**Data extract:**

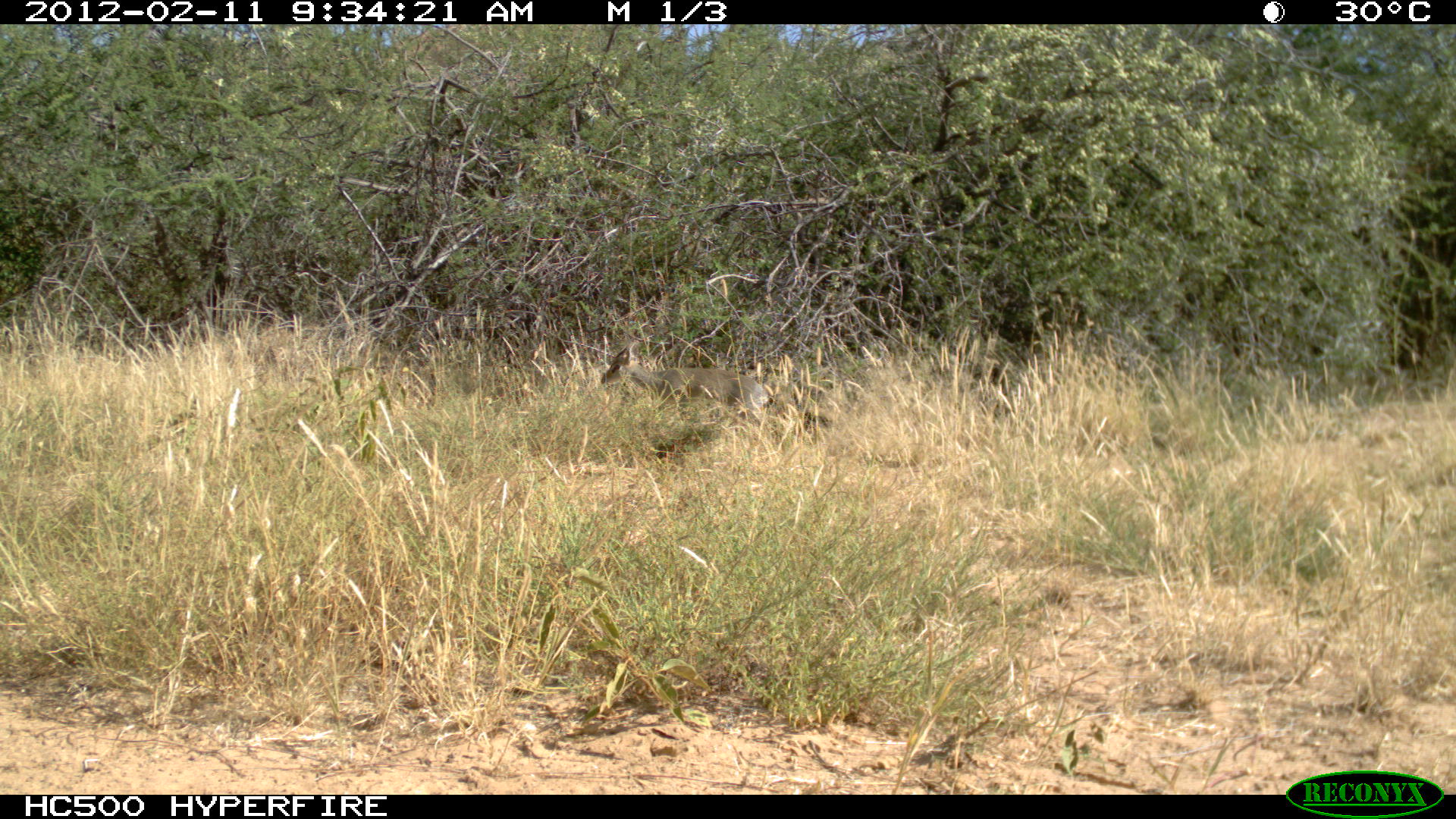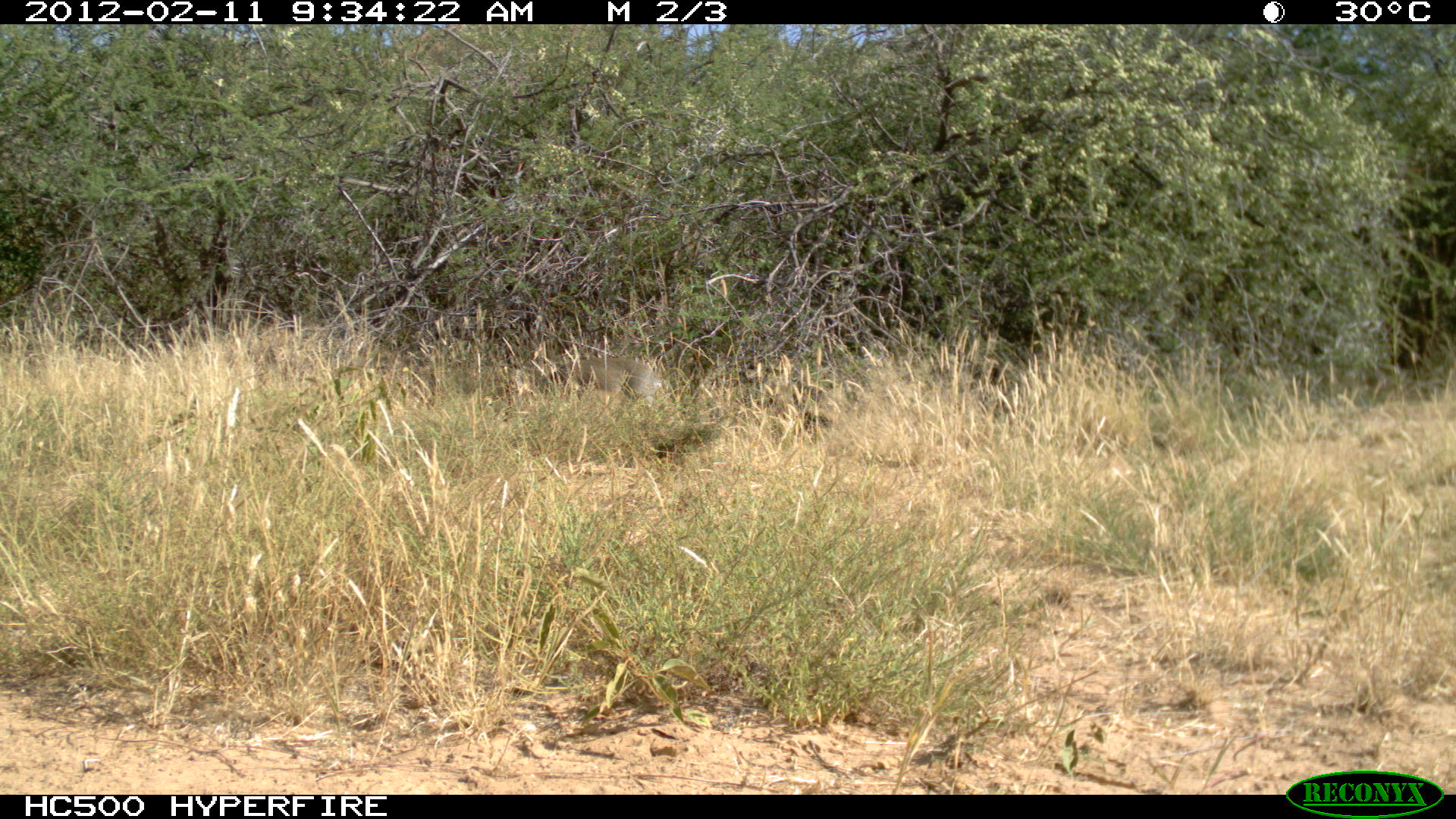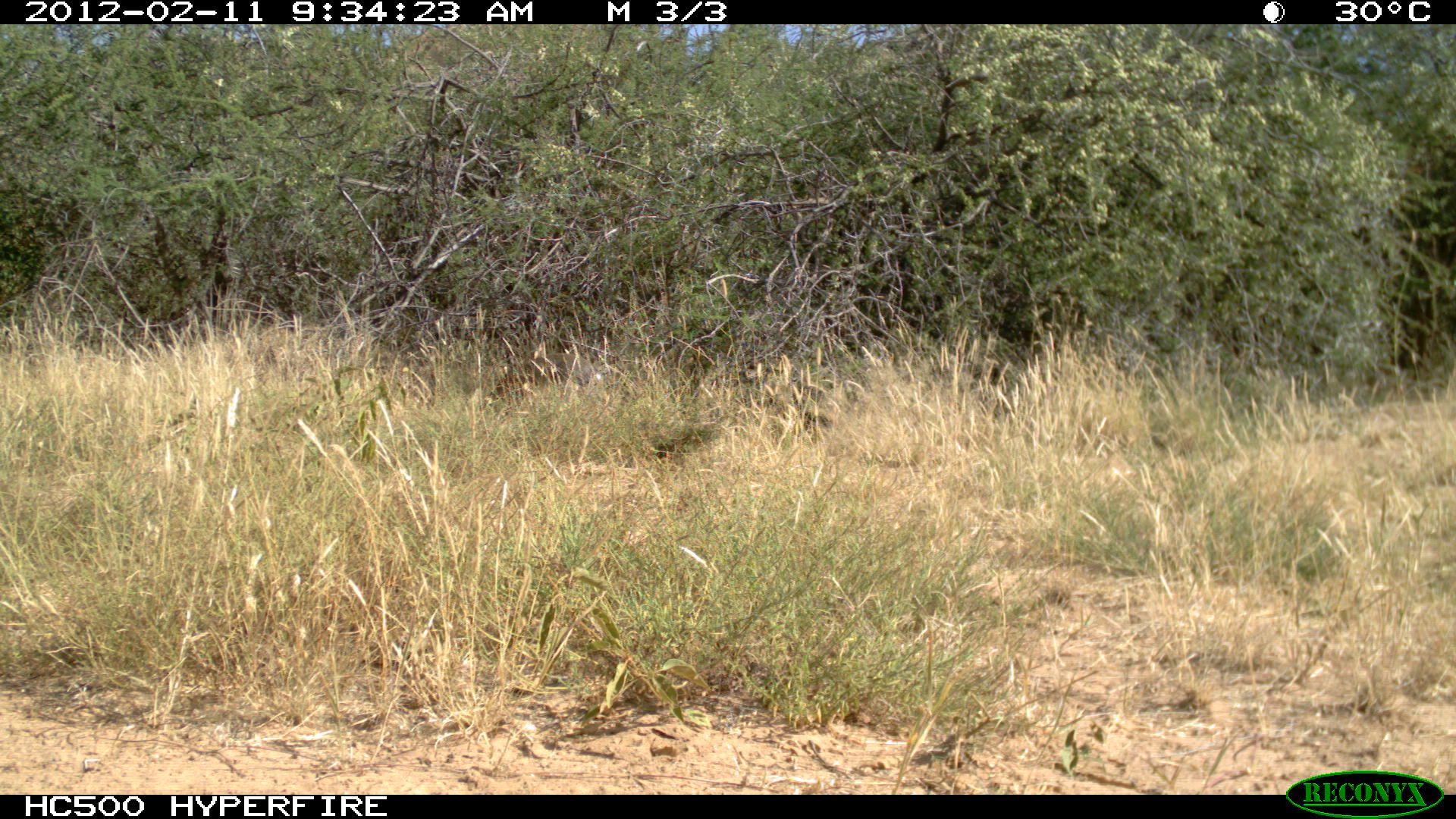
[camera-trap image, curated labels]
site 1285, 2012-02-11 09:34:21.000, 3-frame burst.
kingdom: Animalia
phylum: Chordata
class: Mammalia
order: Artiodactyla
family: Bovidae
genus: Madoqua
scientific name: Madoqua guentheri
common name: günther's dik-dik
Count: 1.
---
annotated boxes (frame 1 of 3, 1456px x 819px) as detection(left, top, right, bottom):
madoqua guentheri: detection(599, 336, 772, 414)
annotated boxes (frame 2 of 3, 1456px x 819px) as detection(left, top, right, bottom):
madoqua guentheri: detection(528, 337, 662, 405)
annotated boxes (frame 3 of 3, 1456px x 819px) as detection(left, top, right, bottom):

**About this exercise:** Using the records above, please repeat the line with "annotated boxes (frame 1" and every line after it exactly, and give no other text.

**Answer for the task:**
annotated boxes (frame 1 of 3, 1456px x 819px) as detection(left, top, right, bottom):
madoqua guentheri: detection(599, 336, 772, 414)
annotated boxes (frame 2 of 3, 1456px x 819px) as detection(left, top, right, bottom):
madoqua guentheri: detection(528, 337, 662, 405)
annotated boxes (frame 3 of 3, 1456px x 819px) as detection(left, top, right, bottom):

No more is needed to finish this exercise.